Most Medicaid enrollees access care through managed care plans that use private provider networks to deliver services. Nearly three-quarters (72 percent) of Medicaid enrollees are enrolled in some type of managed care (fully capitated plans or primary care case management). These plans use networks of private providers to deliver covered services to their enrollees. Medicaid managed care enrollees are largely children and families, although many states are considering enrolling elderly and disabled beneficiaries in managed care plans as well.
Federally Mandated Services
- Ambulatory Surgery Centers
- Certified family nurse practitioner services
- Certified pediatric nurse practitioner services
- Family planning services & supplies
- Healthchek (EPSDT) program services (screening & treatment services to children younger than age 21)
- Home health services
- lnpatient hospital
- Lab & x-ray
- Medical & surgical vision services
- Medicare premium Assistance
- Non-Emergency Transportation
- Nurse midwife services
- Nursing Facility care
- Outpatient services, including those provided by Rural Health Clinics & Federally Qualified Health Centers
- Physician services
Ohio’s Optional Services
- Ambulance / ambulette
- Chiropractic services for children
- Community alcohol & drug addiction treatment
- Community mental health services
- Dental services
- Durable medical equipment & supplies
- Home and Community Waivers Based Services
- Hospice care
- lndependent psychological services for children
- lntermediate Care Facility services for people with Developmental Disabilities (ICF-DD)
- Occupational therapy
- Physical therapy
- Prescription drugs
- Private Duty Nursing
- Speech therapy
- Vision care, including eyeglasses
Ohio Medicaid offers a span of programs for older adults and people with disabilities to assist with medical expenses. These programs provide health care coverage consisting of primary and acute-care benefit packages along with long-term care. Working Ohioans with disabilities may be interested in the Medicaid Buy-In for Workers with Disabilities program.
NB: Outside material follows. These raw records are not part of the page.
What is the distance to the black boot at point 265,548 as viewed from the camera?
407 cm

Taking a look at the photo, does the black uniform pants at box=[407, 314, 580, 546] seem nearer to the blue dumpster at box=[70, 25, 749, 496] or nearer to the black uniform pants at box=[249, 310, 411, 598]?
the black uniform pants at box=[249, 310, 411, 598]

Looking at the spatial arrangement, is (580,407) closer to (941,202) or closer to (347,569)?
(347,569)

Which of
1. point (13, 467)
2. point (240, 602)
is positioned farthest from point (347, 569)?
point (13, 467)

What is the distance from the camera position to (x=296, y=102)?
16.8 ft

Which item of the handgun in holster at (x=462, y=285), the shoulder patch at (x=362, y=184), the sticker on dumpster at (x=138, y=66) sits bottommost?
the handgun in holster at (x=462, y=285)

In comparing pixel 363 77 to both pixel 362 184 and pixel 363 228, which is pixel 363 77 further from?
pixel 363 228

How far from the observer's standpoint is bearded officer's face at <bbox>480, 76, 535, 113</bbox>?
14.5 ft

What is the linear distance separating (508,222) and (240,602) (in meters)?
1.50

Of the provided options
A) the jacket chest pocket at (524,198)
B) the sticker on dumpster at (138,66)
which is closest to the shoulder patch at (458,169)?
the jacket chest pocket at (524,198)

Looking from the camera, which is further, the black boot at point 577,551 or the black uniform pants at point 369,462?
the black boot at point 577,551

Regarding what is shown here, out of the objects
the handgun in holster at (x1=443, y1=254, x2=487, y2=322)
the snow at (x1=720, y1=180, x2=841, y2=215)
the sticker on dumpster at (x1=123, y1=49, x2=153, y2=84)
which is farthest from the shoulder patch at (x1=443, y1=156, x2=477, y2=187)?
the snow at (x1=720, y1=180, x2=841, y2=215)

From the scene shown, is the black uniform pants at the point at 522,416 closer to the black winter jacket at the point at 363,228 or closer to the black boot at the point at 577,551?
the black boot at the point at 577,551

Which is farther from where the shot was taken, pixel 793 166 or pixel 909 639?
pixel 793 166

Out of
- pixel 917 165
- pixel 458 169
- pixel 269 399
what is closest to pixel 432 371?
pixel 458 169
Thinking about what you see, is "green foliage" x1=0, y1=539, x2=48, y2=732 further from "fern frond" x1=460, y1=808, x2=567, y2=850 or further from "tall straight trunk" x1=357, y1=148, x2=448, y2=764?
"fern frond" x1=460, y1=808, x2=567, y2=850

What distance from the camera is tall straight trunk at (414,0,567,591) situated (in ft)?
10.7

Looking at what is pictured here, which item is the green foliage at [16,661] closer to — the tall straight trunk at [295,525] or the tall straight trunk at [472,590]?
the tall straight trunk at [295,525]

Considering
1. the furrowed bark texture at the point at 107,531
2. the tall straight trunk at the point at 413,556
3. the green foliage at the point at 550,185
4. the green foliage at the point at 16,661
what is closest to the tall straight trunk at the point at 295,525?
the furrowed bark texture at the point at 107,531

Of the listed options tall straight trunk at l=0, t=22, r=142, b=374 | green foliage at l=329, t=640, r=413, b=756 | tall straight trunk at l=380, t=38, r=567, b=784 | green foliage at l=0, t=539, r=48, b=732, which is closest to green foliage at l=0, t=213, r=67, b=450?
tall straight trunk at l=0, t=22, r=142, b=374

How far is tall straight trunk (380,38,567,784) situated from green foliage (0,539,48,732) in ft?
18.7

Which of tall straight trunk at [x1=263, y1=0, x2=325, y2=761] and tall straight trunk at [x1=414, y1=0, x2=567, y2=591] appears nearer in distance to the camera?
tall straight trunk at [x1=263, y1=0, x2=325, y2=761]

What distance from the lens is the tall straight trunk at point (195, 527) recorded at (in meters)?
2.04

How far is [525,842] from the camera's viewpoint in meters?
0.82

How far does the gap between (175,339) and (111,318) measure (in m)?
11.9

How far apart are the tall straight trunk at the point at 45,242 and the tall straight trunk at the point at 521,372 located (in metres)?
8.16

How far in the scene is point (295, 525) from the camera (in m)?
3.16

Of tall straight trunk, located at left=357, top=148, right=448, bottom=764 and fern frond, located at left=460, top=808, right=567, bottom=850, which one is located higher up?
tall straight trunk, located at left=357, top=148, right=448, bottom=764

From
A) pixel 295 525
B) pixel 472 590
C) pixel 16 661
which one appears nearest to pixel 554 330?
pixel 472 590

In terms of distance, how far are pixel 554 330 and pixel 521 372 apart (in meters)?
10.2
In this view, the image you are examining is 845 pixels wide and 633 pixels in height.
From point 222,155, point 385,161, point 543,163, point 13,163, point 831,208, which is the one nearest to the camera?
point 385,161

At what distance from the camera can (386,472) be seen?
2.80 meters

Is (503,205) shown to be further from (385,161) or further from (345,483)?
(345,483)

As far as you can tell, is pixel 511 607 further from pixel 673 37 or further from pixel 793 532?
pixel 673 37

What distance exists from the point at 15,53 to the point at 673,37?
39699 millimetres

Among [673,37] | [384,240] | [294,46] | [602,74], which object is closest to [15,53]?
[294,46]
Medicaid for the Aged, Blind & People with Disabilities (ABD)
To qualify for ABD Medicaid, applicants must be:
- age 65 or older, or
- considered legally blind, or
- an individual with a disability (as classified by the Social Security Administration), and
- must meet basic requirements.
When applying for this type of Medicaid, proof of income, resources, age or disability, citizenship (if not a U.S. citizen) and other health insurance is required. A face-to-face interview with the local county department of job and family services is also necessary. Applicants can ask an authorized representative to apply on their behalf.